[START INFORMATION PROVIDED]
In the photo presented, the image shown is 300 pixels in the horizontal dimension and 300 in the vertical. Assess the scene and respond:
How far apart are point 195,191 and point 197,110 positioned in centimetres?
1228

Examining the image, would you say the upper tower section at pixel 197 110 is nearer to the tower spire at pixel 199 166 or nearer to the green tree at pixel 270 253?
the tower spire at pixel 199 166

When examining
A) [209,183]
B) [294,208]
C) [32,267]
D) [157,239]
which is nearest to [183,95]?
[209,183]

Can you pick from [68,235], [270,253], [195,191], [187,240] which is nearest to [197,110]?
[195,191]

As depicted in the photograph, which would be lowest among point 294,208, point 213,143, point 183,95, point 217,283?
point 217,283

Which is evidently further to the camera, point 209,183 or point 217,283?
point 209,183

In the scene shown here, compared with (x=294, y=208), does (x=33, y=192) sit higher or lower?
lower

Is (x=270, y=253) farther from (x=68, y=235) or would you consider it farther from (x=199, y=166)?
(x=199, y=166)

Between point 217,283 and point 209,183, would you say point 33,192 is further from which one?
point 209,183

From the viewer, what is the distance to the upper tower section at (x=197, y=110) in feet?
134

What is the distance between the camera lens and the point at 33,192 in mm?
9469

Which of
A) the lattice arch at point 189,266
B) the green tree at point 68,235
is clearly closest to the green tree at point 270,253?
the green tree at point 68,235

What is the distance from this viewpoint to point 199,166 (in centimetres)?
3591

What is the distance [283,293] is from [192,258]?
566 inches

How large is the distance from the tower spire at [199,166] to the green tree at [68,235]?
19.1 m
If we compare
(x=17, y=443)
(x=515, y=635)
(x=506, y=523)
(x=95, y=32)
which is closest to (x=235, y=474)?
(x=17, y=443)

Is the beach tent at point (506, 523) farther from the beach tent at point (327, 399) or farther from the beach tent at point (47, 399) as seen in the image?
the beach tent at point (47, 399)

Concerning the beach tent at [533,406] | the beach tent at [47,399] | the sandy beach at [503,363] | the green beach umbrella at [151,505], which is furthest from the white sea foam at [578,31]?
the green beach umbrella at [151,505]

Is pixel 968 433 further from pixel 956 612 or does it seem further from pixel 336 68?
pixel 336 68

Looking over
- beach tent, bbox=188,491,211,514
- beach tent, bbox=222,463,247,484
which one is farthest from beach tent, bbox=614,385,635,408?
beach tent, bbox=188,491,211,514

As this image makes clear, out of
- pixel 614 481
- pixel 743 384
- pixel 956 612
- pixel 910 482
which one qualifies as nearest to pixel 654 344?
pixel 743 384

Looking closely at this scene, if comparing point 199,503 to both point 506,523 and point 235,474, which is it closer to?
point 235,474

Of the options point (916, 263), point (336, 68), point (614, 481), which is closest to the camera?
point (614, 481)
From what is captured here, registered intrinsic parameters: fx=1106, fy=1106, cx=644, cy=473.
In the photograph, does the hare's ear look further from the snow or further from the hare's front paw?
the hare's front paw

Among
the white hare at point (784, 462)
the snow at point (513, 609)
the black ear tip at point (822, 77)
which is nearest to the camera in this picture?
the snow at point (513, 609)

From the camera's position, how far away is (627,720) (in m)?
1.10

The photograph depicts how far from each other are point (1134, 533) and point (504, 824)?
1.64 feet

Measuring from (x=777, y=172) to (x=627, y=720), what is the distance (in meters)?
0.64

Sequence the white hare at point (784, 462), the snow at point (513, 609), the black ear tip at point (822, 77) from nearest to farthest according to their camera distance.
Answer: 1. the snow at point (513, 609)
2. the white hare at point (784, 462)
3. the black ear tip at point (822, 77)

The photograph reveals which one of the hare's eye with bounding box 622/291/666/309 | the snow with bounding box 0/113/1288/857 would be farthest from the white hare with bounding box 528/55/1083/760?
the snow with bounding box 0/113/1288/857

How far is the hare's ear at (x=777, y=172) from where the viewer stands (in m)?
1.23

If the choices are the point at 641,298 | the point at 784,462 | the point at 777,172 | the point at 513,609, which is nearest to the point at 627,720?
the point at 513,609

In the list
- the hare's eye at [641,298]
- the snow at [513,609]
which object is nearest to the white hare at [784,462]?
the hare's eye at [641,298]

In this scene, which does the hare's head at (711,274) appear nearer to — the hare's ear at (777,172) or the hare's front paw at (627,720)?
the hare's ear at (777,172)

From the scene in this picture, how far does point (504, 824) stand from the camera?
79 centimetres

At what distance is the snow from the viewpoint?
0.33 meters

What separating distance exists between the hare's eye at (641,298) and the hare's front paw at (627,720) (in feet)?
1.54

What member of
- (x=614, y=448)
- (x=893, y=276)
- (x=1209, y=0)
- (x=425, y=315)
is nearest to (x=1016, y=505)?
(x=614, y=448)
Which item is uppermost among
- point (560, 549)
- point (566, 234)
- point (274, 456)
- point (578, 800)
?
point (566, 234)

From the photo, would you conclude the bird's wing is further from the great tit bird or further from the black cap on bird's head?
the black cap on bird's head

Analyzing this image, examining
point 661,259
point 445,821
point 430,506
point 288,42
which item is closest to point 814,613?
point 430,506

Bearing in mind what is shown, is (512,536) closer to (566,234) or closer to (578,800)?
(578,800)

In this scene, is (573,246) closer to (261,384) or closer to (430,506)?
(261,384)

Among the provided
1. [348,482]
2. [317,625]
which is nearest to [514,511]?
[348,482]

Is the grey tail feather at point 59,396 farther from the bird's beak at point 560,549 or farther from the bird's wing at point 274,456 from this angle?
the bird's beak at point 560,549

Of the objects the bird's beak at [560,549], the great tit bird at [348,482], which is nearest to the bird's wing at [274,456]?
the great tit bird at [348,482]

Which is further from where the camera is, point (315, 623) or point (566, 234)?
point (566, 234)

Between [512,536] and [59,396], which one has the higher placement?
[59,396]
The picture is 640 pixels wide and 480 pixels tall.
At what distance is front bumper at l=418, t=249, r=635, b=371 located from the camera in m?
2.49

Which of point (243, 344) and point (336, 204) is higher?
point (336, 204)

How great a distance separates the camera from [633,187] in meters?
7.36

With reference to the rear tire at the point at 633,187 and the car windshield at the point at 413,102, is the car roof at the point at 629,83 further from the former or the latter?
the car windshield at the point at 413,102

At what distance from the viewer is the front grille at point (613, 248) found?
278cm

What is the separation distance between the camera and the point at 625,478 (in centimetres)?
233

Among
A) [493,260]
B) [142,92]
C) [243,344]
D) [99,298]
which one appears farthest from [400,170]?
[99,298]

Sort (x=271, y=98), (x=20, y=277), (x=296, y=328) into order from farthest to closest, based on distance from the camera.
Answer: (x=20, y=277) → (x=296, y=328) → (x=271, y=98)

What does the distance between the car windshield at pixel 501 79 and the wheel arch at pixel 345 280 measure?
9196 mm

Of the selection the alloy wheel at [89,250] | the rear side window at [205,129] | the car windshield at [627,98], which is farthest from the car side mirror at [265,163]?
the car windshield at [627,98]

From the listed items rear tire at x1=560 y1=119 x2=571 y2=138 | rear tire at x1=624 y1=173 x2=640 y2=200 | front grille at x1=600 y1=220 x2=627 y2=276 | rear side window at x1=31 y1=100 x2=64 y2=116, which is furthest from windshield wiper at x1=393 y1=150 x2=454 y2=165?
[END INFORMATION PROVIDED]
### STATED PROBLEM
Beginning with the line that contains "How great a", quote each line exactly through the last line of the entries above, and nothing beyond them.

### FULL ANSWER
How great a distance separates the camera from [633,187] in meters?
7.36

With reference to the rear tire at the point at 633,187 and the car windshield at the point at 413,102, is the car roof at the point at 629,83 further from the former or the latter?
the car windshield at the point at 413,102

At what distance from the viewer is the front grille at point (613, 248) found?
278cm

What is the separation distance between the camera and the point at 625,478 (in centimetres)?
233

Among
A) [493,260]
B) [142,92]
C) [243,344]
D) [99,298]
which one appears farthest from [400,170]?
[99,298]

Sort (x=271, y=98), (x=20, y=277), (x=296, y=328) into order from farthest to closest, based on distance from the camera.
Answer: (x=20, y=277) → (x=296, y=328) → (x=271, y=98)

What does the distance between the car windshield at pixel 501 79 and the wheel arch at pixel 345 280 measure?
9196 mm

Of the selection the alloy wheel at [89,250] | the rear side window at [205,129] | the car windshield at [627,98], which is farthest from the car side mirror at [265,163]?
the car windshield at [627,98]

From the listed items rear tire at x1=560 y1=119 x2=571 y2=138 | rear tire at x1=624 y1=173 x2=640 y2=200 | front grille at x1=600 y1=220 x2=627 y2=276 | rear side window at x1=31 y1=100 x2=64 y2=116, which is furthest from windshield wiper at x1=393 y1=150 x2=454 y2=165?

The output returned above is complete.